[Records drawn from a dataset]
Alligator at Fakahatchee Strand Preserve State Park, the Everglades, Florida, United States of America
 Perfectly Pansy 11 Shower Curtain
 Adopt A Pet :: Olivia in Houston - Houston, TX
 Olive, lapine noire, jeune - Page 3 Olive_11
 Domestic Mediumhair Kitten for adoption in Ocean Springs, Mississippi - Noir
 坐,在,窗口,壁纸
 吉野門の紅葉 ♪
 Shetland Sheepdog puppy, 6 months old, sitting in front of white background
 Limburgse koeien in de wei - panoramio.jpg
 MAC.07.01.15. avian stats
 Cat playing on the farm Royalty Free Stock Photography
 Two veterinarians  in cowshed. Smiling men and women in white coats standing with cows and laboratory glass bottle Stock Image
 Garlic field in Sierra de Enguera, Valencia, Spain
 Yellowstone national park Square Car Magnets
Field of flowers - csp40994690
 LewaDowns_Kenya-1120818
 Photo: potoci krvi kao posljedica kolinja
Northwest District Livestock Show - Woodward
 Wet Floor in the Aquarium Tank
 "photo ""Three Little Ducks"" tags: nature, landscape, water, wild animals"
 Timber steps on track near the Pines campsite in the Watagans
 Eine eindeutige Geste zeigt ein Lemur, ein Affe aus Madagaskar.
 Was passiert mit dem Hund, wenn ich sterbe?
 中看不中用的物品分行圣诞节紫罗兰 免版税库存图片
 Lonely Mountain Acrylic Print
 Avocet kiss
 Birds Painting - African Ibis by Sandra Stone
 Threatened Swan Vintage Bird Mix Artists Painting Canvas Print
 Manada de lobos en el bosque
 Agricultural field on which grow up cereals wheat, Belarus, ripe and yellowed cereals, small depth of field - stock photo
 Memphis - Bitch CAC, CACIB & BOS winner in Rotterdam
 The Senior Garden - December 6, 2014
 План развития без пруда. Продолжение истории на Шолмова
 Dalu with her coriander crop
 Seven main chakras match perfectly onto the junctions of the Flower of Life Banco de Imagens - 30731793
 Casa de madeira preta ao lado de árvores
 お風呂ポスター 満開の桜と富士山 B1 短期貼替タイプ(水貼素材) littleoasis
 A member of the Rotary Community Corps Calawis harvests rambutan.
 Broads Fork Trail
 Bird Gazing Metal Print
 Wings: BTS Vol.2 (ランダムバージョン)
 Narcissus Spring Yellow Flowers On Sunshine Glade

» **Exercise directions**
May I have the entries returned exactly, with every line in place?

» **Output**
Alligator at Fakahatchee Strand Preserve State Park, the Everglades, Florida, United States of America
 Perfectly Pansy 11 Shower Curtain
 Adopt A Pet :: Olivia in Houston - Houston, TX
 Olive, lapine noire, jeune - Page 3 Olive_11
 Domestic Mediumhair Kitten for adoption in Ocean Springs, Mississippi - Noir
 坐,在,窗口,壁纸
 吉野門の紅葉 ♪
 Shetland Sheepdog puppy, 6 months old, sitting in front of white background
 Limburgse koeien in de wei - panoramio.jpg
 MAC.07.01.15. avian stats
 Cat playing on the farm Royalty Free Stock Photography
 Two veterinarians  in cowshed. Smiling men and women in white coats standing with cows and laboratory glass bottle Stock Image
 Garlic field in Sierra de Enguera, Valencia, Spain
 Yellowstone national park Square Car Magnets
Field of flowers - csp40994690
 LewaDowns_Kenya-1120818
 Photo: potoci krvi kao posljedica kolinja
Northwest District Livestock Show - Woodward
 Wet Floor in the Aquarium Tank
 "photo ""Three Little Ducks"" tags: nature, landscape, water, wild animals"
 Timber steps on track near the Pines campsite in the Watagans
 Eine eindeutige Geste zeigt ein Lemur, ein Affe aus Madagaskar.
 Was passiert mit dem Hund, wenn ich sterbe?
 中看不中用的物品分行圣诞节紫罗兰 免版税库存图片
 Lonely Mountain Acrylic Print
 Avocet kiss
 Birds Painting - African Ibis by Sandra Stone
 Threatened Swan Vintage Bird Mix Artists Painting Canvas Print
 Manada de lobos en el bosque
 Agricultural field on which grow up cereals wheat, Belarus, ripe and yellowed cereals, small depth of field - stock photo
 Memphis - Bitch CAC, CACIB & BOS winner in Rotterdam
 The Senior Garden - December 6, 2014
 План развития без пруда. Продолжение истории на Шолмова
 Dalu with her coriander crop
 Seven main chakras match perfectly onto the junctions of the Flower of Life Banco de Imagens - 30731793
 Casa de madeira preta ao lado de árvores
 お風呂ポスター 満開の桜と富士山 B1 短期貼替タイプ(水貼素材) littleoasis
 A member of the Rotary Community Corps Calawis harvests rambutan.
 Broads Fork Trail
 Bird Gazing Metal Print
 Wings: BTS Vol.2 (ランダムバージョン)
 Narcissus Spring Yellow Flowers On Sunshine Glade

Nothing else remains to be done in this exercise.